=== What this task involves ===
Copy the following records verbatim.
## BEGIN
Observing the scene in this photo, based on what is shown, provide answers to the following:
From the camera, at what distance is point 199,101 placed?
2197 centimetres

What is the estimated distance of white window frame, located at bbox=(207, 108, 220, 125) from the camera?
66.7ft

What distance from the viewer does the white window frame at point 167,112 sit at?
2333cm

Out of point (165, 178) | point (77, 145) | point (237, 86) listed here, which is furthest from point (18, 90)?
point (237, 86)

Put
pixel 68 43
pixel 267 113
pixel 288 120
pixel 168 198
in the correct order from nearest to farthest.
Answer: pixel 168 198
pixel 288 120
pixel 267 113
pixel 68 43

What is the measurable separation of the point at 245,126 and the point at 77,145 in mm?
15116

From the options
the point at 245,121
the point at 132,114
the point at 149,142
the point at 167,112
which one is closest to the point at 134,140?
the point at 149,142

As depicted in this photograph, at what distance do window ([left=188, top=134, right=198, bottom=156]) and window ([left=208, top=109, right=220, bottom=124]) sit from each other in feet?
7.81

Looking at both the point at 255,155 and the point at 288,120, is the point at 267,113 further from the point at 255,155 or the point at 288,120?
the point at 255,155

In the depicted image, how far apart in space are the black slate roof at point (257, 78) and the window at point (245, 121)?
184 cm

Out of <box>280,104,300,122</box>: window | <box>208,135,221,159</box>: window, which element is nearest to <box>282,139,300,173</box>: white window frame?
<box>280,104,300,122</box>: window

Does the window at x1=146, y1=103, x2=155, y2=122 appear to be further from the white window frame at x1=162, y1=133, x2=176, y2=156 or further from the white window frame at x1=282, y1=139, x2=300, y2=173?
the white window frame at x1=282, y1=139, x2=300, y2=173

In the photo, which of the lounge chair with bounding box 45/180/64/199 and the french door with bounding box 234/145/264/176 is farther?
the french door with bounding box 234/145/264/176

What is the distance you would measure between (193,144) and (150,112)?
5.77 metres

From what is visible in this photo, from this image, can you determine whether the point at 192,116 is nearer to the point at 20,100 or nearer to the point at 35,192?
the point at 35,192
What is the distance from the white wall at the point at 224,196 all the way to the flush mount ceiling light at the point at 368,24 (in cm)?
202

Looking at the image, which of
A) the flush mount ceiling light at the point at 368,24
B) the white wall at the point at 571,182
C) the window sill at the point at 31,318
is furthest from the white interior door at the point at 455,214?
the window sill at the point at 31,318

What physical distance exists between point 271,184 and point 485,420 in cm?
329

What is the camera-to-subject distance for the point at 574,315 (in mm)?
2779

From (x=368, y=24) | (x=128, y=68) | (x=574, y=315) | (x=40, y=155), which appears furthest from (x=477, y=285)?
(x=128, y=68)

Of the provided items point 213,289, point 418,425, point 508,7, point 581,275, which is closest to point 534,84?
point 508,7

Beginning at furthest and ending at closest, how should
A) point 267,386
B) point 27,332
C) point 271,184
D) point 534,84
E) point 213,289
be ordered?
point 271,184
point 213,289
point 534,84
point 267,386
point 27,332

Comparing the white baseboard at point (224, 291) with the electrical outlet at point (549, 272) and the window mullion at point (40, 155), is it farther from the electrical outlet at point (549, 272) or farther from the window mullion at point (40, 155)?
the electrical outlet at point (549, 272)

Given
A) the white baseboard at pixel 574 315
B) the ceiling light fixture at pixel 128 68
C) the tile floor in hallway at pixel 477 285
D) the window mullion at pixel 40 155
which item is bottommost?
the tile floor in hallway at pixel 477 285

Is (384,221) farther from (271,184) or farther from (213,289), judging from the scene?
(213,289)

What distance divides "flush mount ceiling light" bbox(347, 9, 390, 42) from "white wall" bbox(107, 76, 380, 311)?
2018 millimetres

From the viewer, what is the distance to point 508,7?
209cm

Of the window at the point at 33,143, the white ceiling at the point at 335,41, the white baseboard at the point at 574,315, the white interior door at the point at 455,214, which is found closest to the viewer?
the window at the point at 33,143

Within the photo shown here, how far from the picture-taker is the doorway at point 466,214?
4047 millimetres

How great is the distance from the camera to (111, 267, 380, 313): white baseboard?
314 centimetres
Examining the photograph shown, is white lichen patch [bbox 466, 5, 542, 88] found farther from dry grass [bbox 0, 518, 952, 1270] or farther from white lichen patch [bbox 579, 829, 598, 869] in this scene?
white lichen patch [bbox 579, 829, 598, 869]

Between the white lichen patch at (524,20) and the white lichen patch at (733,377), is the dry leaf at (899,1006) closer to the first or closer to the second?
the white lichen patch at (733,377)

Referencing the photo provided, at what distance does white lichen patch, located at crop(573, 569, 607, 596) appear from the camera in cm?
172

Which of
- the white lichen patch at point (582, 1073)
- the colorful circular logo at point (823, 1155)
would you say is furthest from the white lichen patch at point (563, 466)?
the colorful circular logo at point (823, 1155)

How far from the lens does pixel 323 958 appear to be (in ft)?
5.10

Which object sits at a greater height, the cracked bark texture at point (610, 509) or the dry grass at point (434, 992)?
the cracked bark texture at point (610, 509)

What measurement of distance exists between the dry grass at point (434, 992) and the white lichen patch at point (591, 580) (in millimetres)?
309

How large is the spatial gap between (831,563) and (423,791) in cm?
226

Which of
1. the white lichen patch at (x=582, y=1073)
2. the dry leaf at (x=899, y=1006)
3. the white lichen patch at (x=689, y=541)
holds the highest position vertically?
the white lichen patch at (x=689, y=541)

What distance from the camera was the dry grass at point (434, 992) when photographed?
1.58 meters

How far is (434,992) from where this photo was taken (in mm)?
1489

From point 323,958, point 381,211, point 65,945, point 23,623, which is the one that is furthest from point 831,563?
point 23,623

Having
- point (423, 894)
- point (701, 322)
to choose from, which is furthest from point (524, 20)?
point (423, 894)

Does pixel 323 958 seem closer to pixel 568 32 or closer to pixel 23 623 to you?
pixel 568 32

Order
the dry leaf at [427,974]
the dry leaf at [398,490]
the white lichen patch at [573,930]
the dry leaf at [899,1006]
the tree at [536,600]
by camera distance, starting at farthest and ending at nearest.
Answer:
## END
=== Output of the task ===
Observing the scene in this photo, based on what is shown, provide answers to the following:
From the camera, at what distance is point 199,101 placed?
2197 centimetres

What is the estimated distance of white window frame, located at bbox=(207, 108, 220, 125) from the camera?
66.7ft

What distance from the viewer does the white window frame at point 167,112 sit at?
2333cm

Out of point (165, 178) | point (77, 145) | point (237, 86) listed here, which is furthest from point (18, 90)?
point (237, 86)

Put
pixel 68 43
pixel 267 113
pixel 288 120
pixel 168 198
in the correct order from nearest to farthest.
Answer: pixel 168 198
pixel 288 120
pixel 267 113
pixel 68 43

What is the measurable separation of the point at 245,126 and the point at 77,145 in mm?
15116

From the options
the point at 245,121
the point at 132,114
the point at 149,142
the point at 167,112
which one is closest to the point at 134,140?
the point at 149,142

As depicted in this photograph, at what distance do window ([left=188, top=134, right=198, bottom=156]) and window ([left=208, top=109, right=220, bottom=124]) sit from each other in feet?
7.81

Looking at both the point at 255,155 and the point at 288,120, is the point at 267,113 further from the point at 255,155 or the point at 288,120?
the point at 255,155

In the depicted image, how far apart in space are the black slate roof at point (257, 78) and the window at point (245, 121)?
184 cm

Out of <box>280,104,300,122</box>: window | <box>208,135,221,159</box>: window, which element is nearest to <box>282,139,300,173</box>: white window frame?
<box>280,104,300,122</box>: window

Does the window at x1=146, y1=103, x2=155, y2=122 appear to be further from the white window frame at x1=162, y1=133, x2=176, y2=156 or further from the white window frame at x1=282, y1=139, x2=300, y2=173?
the white window frame at x1=282, y1=139, x2=300, y2=173

In the photo, which of the lounge chair with bounding box 45/180/64/199 and the french door with bounding box 234/145/264/176 is farther?
the french door with bounding box 234/145/264/176

What is the distance you would measure between (193,144) and (150,112)?
5.77 metres

From what is visible in this photo, from this image, can you determine whether the point at 192,116 is nearer to the point at 20,100 or nearer to the point at 35,192?
the point at 35,192
What is the distance from the white wall at the point at 224,196 all the way to the flush mount ceiling light at the point at 368,24 (in cm)?
202

Looking at the image, which of
A) the flush mount ceiling light at the point at 368,24
B) the white wall at the point at 571,182
C) the window sill at the point at 31,318
is furthest from the white interior door at the point at 455,214?
the window sill at the point at 31,318

What physical distance exists between point 271,184 and point 485,420 in cm?
329

What is the camera-to-subject distance for the point at 574,315 (in mm)?
2779

From (x=368, y=24) | (x=128, y=68) | (x=574, y=315) | (x=40, y=155), which appears furthest from (x=477, y=285)?
(x=128, y=68)

Of the provided items point 213,289, point 418,425, point 508,7, point 581,275, which is closest to point 534,84?
point 508,7

Beginning at furthest and ending at closest, how should
A) point 267,386
B) point 27,332
C) point 271,184
D) point 534,84
E) point 213,289
be ordered?
point 271,184
point 213,289
point 534,84
point 267,386
point 27,332

Comparing the white baseboard at point (224, 291) with the electrical outlet at point (549, 272) and the window mullion at point (40, 155), is it farther from the electrical outlet at point (549, 272) or farther from the window mullion at point (40, 155)?
the electrical outlet at point (549, 272)

Given
A) the white baseboard at pixel 574 315
B) the ceiling light fixture at pixel 128 68
C) the tile floor in hallway at pixel 477 285
D) the window mullion at pixel 40 155
which item is bottommost?
the tile floor in hallway at pixel 477 285

Is (384,221) farther from (271,184) or farther from (213,289), judging from the scene?
(213,289)

What distance divides "flush mount ceiling light" bbox(347, 9, 390, 42) from "white wall" bbox(107, 76, 380, 311)?
2018 millimetres

From the viewer, what is the distance to point 508,7?
209cm

Of the window at the point at 33,143, the white ceiling at the point at 335,41, the white baseboard at the point at 574,315, the white interior door at the point at 455,214, which is found closest to the viewer?
the window at the point at 33,143

Within the photo shown here, how far from the picture-taker is the doorway at point 466,214?
4047 millimetres

How great is the distance from the camera to (111, 267, 380, 313): white baseboard?
314 centimetres
Examining the photograph shown, is white lichen patch [bbox 466, 5, 542, 88] found farther from dry grass [bbox 0, 518, 952, 1270] or farther from white lichen patch [bbox 579, 829, 598, 869] in this scene?
white lichen patch [bbox 579, 829, 598, 869]

Between the white lichen patch at (524,20) and the white lichen patch at (733,377), is the dry leaf at (899,1006) closer to the first or closer to the second?
the white lichen patch at (733,377)

Referencing the photo provided, at what distance does white lichen patch, located at crop(573, 569, 607, 596) appear from the camera in cm?
172

Which of
- the white lichen patch at point (582, 1073)
- the colorful circular logo at point (823, 1155)
would you say is furthest from the white lichen patch at point (563, 466)?
the colorful circular logo at point (823, 1155)

How far from the lens does pixel 323 958 appear to be (in ft)?
5.10

Which object sits at a greater height, the cracked bark texture at point (610, 509) or the dry grass at point (434, 992)?
the cracked bark texture at point (610, 509)

What measurement of distance exists between the dry grass at point (434, 992) and the white lichen patch at point (591, 580) (in millimetres)?
309

How large is the spatial gap between (831,563) and (423,791) in cm?
226

Which of
1. the white lichen patch at (x=582, y=1073)
2. the dry leaf at (x=899, y=1006)
3. the white lichen patch at (x=689, y=541)
holds the highest position vertically?
the white lichen patch at (x=689, y=541)

What distance from the camera was the dry grass at point (434, 992) when photographed?
1.58 meters

How far is (434,992) from where this photo was taken (in mm)?
1489

From point 323,958, point 381,211, point 65,945, point 23,623, which is the one that is furthest from point 831,563?
point 23,623

Having
- point (423, 894)
- point (701, 322)
to choose from, which is furthest from point (524, 20)?
point (423, 894)

Does pixel 323 958 seem closer to pixel 568 32 or closer to pixel 23 623 to you?
pixel 568 32

Order
the dry leaf at [427,974]
the dry leaf at [398,490]
the white lichen patch at [573,930]
the dry leaf at [899,1006]
the tree at [536,600]
by camera distance, starting at farthest and ending at nearest.
Answer:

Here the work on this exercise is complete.